In parallel computing you run into nondeterminism pretty quickly anyways - especially with CUDA because of undetermined execution order and floating point accuracy.

Yes, at runtime. Compiling CUDA doesn’t require a GPU, though, and doesn’t really use “parallel computing”. I think CUDA via clang gets this right and will produce the same build every time - it was purely an NVCC issue.

I’m amused by the possibility of a compiler having a flag to set a random seed. (with a fixed default, of course).

If you hit a compiler bug, you could try a different seed to see what happens.

Or how about a code formatter with a random seed?

Tool developers could run unit tests with a different seed until they find a bug - or hide the problem by finding a lucky seed for which you have no provable bugs :)

Edit:

Or how about this: we write a compiler as a nondeterministic algorithm where every output is correct, but they are optimized differently depending on an input vector of choices. Then use machine learning techniques to find the picks that produce the best output.

LLMs can be deterministic if you set the random seed and pin it to a certain version of the weights.

My bigger concern would be bugs in the machine code would be very, very difficult to track down.

> It is normally not a necessary feature of a compiler to be determistic. A compiler should be correct against a specification.

That sounds like a nightmare. Optimizing code to play nice with black-box heuristic compilers like V8's TurboFan is, already in fact, a continual maintenance nightmare.

If you don't care about performance, non-deterministic compilation is probably "good enough." See TurboFan.

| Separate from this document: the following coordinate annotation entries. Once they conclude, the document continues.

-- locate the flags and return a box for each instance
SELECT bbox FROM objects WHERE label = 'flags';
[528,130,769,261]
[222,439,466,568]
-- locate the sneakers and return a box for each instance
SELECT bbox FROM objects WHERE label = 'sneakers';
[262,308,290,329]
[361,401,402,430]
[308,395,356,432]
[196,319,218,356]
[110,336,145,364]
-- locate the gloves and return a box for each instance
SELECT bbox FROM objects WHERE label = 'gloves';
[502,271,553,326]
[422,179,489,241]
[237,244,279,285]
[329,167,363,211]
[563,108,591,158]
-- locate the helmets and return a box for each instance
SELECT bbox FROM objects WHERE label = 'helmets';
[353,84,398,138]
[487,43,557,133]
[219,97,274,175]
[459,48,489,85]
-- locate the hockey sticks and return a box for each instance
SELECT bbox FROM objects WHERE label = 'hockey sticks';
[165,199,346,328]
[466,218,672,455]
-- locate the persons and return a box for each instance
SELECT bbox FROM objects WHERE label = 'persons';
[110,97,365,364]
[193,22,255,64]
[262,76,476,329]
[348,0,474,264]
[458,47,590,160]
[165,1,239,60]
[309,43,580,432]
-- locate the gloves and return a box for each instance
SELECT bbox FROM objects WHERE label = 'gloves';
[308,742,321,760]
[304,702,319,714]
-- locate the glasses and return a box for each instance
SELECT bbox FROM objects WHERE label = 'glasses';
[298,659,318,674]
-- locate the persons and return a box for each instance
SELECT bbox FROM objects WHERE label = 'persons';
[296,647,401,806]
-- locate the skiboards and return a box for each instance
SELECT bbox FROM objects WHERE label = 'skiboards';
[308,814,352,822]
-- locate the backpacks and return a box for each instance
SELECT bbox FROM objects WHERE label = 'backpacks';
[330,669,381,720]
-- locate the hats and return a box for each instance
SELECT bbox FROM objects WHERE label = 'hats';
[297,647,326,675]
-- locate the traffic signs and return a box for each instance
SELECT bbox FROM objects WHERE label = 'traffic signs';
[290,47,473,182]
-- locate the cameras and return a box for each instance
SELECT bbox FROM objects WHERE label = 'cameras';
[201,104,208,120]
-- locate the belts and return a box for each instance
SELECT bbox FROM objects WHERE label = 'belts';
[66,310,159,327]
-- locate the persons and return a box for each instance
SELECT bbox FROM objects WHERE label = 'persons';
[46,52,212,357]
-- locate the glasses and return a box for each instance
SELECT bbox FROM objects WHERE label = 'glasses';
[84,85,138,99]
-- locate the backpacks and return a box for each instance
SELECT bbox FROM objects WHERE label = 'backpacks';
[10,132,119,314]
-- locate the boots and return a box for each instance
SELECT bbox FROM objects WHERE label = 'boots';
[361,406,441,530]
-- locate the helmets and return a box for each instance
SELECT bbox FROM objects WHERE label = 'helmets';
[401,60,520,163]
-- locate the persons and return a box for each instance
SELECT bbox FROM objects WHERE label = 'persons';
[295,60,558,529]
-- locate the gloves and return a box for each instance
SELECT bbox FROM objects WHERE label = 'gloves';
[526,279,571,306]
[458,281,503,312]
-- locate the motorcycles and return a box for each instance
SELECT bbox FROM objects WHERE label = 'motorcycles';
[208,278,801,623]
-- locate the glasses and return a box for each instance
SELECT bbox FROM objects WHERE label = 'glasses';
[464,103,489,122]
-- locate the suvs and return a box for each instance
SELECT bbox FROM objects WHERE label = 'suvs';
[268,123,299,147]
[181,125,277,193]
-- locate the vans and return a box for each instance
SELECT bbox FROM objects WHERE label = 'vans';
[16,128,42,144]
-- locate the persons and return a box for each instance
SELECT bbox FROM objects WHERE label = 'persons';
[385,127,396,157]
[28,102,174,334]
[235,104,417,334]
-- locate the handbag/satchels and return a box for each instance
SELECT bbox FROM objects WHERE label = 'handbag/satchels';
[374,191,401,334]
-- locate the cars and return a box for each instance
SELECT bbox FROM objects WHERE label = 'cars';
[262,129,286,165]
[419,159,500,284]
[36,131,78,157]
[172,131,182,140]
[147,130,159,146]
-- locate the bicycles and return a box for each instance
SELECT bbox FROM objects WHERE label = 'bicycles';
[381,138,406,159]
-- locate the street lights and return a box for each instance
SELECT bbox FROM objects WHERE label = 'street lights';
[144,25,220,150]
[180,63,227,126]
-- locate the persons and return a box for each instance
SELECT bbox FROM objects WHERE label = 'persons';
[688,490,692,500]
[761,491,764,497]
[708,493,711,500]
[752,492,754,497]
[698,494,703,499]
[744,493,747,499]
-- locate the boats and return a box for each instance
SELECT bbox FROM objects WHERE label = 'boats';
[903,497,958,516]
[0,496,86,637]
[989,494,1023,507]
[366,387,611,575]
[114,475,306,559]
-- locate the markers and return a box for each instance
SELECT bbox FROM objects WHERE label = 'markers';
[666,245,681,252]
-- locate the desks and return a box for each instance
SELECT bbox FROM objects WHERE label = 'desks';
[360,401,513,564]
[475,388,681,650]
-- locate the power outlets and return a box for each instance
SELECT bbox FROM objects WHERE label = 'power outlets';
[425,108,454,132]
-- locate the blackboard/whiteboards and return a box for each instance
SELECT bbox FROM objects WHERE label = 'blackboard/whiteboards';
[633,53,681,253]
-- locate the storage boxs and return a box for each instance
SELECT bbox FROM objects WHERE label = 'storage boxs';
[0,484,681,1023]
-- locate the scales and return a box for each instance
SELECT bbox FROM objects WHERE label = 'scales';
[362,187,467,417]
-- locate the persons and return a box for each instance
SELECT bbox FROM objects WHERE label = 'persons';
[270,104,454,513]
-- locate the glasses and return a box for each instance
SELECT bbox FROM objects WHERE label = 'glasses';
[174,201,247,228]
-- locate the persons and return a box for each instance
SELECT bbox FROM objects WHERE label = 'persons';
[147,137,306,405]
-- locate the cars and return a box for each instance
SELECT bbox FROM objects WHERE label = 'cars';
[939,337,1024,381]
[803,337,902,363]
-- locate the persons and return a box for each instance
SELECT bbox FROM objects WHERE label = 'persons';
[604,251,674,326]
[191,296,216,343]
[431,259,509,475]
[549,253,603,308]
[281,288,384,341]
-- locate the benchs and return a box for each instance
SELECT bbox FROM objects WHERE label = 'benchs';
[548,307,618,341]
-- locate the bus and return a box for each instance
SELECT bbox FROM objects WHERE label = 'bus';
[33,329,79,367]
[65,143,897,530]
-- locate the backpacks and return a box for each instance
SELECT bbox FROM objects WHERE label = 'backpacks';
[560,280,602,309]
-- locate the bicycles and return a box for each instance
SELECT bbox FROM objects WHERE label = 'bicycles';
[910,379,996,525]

But temperature 0 LLM's don't exhibit the emergent phenomena we like, even in apparently non-creative tasks. The randomness is, in some sense, a cheap proxy for an infeasible search over all completion sequences, much like simulated annealing with zero temperature is a search for a local optimum but adding randomness makes it explore globally and find more interesting possibilities.

Temperature is at ~1.2 in this thread, here's some 0.0:

- Yes, temperature 0.0 is less creative.

- Injecting pseudo-random noise to get deterministic creative outputs is "not even wrong", in the Wolfgang Pauli sense. It's fixing something that isn't broken, with something that can't fix it, that if it could, would be replicating the original behavior - more simply, it's proposing non-deterministic determinism.

- Temperature 0.0, in practice, is an LLM. There aren't emergent phenomena, in the sense "emergent phenomena" is used with LLMs, missing. Many, many, many, applications use this.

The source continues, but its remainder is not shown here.